◆ Brief:
Every line below that carries the word "chronische" needs to be copied.

◆ Dataset extract:
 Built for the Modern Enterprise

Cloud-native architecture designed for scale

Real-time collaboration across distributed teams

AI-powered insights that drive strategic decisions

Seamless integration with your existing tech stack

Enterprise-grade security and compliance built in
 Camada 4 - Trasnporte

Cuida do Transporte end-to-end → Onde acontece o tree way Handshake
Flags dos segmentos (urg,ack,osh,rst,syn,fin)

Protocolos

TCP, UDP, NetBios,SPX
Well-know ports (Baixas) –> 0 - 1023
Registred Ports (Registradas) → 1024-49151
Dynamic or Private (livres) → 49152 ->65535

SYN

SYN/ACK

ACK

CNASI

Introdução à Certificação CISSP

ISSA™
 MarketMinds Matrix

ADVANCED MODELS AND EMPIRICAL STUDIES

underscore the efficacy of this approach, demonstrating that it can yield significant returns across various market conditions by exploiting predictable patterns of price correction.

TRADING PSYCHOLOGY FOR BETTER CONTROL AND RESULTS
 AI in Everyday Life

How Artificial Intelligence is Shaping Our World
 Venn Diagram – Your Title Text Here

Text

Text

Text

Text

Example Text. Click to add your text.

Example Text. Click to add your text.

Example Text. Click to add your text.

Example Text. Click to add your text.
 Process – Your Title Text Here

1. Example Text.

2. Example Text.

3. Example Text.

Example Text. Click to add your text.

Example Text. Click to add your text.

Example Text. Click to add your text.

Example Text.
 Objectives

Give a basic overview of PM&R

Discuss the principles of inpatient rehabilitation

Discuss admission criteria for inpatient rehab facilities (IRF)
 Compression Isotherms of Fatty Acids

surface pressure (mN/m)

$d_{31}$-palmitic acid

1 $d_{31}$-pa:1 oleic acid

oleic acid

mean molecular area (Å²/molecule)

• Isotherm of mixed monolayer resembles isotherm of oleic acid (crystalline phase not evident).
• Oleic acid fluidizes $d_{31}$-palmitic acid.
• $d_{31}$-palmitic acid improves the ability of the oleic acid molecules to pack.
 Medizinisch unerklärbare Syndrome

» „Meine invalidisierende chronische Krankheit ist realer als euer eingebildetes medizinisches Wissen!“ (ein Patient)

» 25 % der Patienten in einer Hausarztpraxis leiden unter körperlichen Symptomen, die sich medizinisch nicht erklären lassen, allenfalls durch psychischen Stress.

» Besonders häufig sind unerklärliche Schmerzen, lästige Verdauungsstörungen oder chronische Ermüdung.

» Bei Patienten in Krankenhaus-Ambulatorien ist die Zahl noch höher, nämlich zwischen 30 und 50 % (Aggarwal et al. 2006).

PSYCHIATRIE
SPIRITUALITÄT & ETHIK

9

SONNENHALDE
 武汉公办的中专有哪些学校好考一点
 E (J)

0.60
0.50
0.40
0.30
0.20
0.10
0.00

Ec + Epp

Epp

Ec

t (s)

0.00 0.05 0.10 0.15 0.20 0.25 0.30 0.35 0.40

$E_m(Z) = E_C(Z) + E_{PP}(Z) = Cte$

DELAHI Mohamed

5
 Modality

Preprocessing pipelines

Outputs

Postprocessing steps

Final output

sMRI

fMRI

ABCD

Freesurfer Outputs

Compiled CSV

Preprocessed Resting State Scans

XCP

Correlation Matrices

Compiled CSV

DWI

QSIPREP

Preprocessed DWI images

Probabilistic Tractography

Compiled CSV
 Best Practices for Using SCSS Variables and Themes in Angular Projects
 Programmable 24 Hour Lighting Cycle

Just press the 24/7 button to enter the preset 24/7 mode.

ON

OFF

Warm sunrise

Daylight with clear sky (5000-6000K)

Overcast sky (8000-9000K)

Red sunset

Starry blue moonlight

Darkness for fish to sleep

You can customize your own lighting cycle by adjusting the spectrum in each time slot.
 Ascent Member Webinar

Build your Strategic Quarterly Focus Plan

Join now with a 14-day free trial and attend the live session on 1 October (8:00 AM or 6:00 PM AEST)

◆ Solution for this task:
» „Meine invalidisierende chronische Krankheit ist realer als euer eingebildetes medizinisches Wissen!“ (ein Patient)
» Besonders häufig sind unerklärliche Schmerzen, lästige Verdauungsstörungen oder chronische Ermüdung.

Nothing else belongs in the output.